FUSE looks at light in the far ultraviolet portion of the electromagnetic spectrum, between 90 to 120 nanometers, which is unobservable with other telescopes. Its primary mission is to characterize universal deuterium, in an effort to learn about the stellar processing times of the deuterium left over from the Big Bang.
Although the original specification was to have a Wolter type grazing incidence telescope, the final design of the FUSE telescope comprises four individual mirrors. Each of the four mirrors is a 39 cm by 35 cm off-axis parabola. Two mirror segments are coated with silicon carbide for reflectivity at the shortest ultraviolet wavelengths, and two mirror segments are coated with lithium fluoride over aluminum that reflects better at longer wavelengths. This optimizes the performance over the entire spectral range.
Each mirror has a corresponding astigmatism-corrected, holographically-ruled diffraction grating, each one on a curved substrate so as to produce four 1.65 meter Rowland circle spectrographs. The dispersed ultraviolet light is detected by two microchannel plate intensified double delay-line detectors, whose surfaces are curved to match the curvature of the focal plane.
Over 400 scientific papers have been written using data from FUSE [3], with subjects ranging from cool stars to the intergalactic medium. One of the primary science goals of FUSE was to study the abundance of deuterium, an isotope of hydrogen. Because of the large number of atomic absorption and emission lines in the far-ultraviolet, FUSE enabled many studies of Galactic, extragalactic and intergalactic chemistry and chemical evolution.

* RAW DATA:
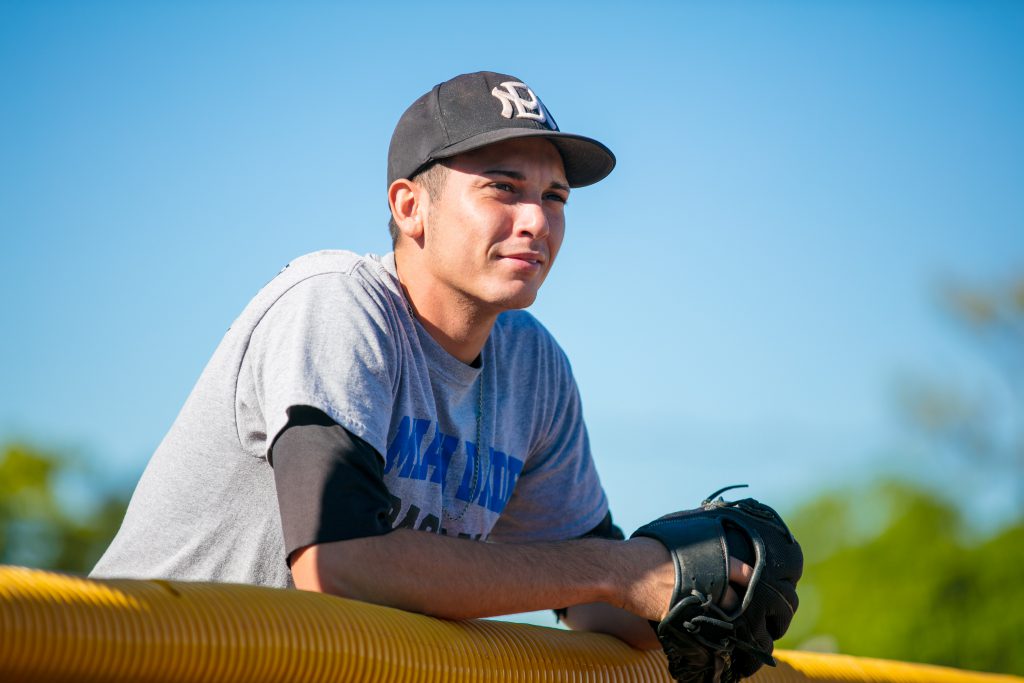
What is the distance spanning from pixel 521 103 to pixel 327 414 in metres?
1.17

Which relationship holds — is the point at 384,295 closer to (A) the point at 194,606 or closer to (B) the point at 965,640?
(A) the point at 194,606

* INSTRUCTION: Restate the passage on the FUSE telescope from "Each mirror has" to "and chemical evolution.", substituting "mechanically-ruled" for "holographically-ruled". The lines above are not used in this exercise.

* THE OUTPUT:
Each mirror has a corresponding astigmatism-corrected, mechanically-ruled diffraction grating, each one on a curved substrate so as to produce four 1.65 meter Rowland circle spectrographs. The dispersed ultraviolet light is detected by two microchannel plate intensified double delay-line detectors, whose surfaces are curved to match the curvature of the focal plane.
Over 400 scientific papers have been written using data from FUSE [3], with subjects ranging from cool stars to the intergalactic medium. One of the primary science goals of FUSE was to study the abundance of deuterium, an isotope of hydrogen. Because of the large number of atomic absorption and emission lines in the far-ultraviolet, FUSE enabled many studies of Galactic, extragalactic and intergalactic chemistry and chemical evolution.